***** The input *****
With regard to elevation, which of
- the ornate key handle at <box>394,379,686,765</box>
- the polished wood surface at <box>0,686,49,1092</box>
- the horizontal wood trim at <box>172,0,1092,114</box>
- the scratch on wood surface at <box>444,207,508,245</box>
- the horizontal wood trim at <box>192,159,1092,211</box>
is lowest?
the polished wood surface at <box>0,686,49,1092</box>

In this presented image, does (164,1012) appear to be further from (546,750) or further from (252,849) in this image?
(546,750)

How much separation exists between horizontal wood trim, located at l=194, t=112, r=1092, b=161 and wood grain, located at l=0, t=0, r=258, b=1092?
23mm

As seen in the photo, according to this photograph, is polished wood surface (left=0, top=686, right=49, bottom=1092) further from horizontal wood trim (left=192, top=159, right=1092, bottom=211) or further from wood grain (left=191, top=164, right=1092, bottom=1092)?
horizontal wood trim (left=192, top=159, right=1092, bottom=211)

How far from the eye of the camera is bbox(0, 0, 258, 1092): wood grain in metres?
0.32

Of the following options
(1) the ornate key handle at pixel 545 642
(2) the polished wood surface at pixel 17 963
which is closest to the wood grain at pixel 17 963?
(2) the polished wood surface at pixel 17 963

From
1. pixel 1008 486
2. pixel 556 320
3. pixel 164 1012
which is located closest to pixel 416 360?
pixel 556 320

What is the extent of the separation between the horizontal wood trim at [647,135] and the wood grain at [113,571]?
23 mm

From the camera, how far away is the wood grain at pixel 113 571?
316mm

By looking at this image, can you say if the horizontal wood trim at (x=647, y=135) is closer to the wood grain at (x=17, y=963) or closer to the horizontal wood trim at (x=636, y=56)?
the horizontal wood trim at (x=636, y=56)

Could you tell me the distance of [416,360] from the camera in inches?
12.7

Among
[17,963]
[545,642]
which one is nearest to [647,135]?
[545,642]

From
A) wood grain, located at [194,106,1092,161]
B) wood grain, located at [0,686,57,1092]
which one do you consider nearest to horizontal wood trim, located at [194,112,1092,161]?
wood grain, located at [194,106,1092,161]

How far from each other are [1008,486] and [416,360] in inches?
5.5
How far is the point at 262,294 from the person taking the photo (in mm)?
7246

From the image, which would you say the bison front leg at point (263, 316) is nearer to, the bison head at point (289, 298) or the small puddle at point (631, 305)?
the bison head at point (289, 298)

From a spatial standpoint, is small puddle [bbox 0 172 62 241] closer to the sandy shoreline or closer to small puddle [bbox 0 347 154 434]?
*****
_Written request_
Write out all the data above again, switching every "ornate key handle" to "brass key handle" and leaving everything else the same.

_Solved exercise_
With regard to elevation, which of
- the brass key handle at <box>394,379,686,765</box>
- the polished wood surface at <box>0,686,49,1092</box>
- the horizontal wood trim at <box>172,0,1092,114</box>
- the scratch on wood surface at <box>444,207,508,245</box>
- the horizontal wood trim at <box>192,159,1092,211</box>
is lowest?
the polished wood surface at <box>0,686,49,1092</box>

In this presented image, does (164,1012) appear to be further from (546,750) or further from (252,849) in this image?
(546,750)

How much separation exists between horizontal wood trim, located at l=194, t=112, r=1092, b=161 and wood grain, located at l=0, t=0, r=258, b=1092?
23mm

As seen in the photo, according to this photograph, is polished wood surface (left=0, top=686, right=49, bottom=1092) further from horizontal wood trim (left=192, top=159, right=1092, bottom=211) or further from wood grain (left=191, top=164, right=1092, bottom=1092)?
horizontal wood trim (left=192, top=159, right=1092, bottom=211)

How far from the eye of the camera is bbox(0, 0, 258, 1092): wood grain in metres?
0.32

Of the following options
(1) the brass key handle at pixel 545 642
(2) the polished wood surface at pixel 17 963
which is closest to the wood grain at pixel 17 963?
(2) the polished wood surface at pixel 17 963

From
1. pixel 1008 486
2. pixel 556 320
3. pixel 164 1012
which is located closest to pixel 416 360?
pixel 556 320

What is the extent of the separation between the horizontal wood trim at [647,135] and the wood grain at [113,571]?
23 mm

From the camera, how far away is the wood grain at pixel 113 571?
316mm

By looking at this image, can you say if the horizontal wood trim at (x=647, y=135) is closer to the wood grain at (x=17, y=963) or closer to the horizontal wood trim at (x=636, y=56)?
the horizontal wood trim at (x=636, y=56)

Could you tell me the distance of [416,360] from the camera in inches?
12.7

Among
[17,963]
[545,642]
which one is nearest to [647,135]?
[545,642]

From
A) wood grain, located at [194,106,1092,161]
B) wood grain, located at [0,686,57,1092]
which one do you consider nearest to horizontal wood trim, located at [194,112,1092,161]?
wood grain, located at [194,106,1092,161]

How far from each other are [1008,486] and [416,360] in inches?
5.5
How far is the point at 262,294 from the person taking the photo (in mm)?
7246

From the image, which would you say the bison front leg at point (263, 316) is nearer to, the bison head at point (289, 298) or the small puddle at point (631, 305)?
the bison head at point (289, 298)

From a spatial standpoint, is small puddle [bbox 0 172 62 241] closer to the sandy shoreline or closer to small puddle [bbox 0 347 154 434]?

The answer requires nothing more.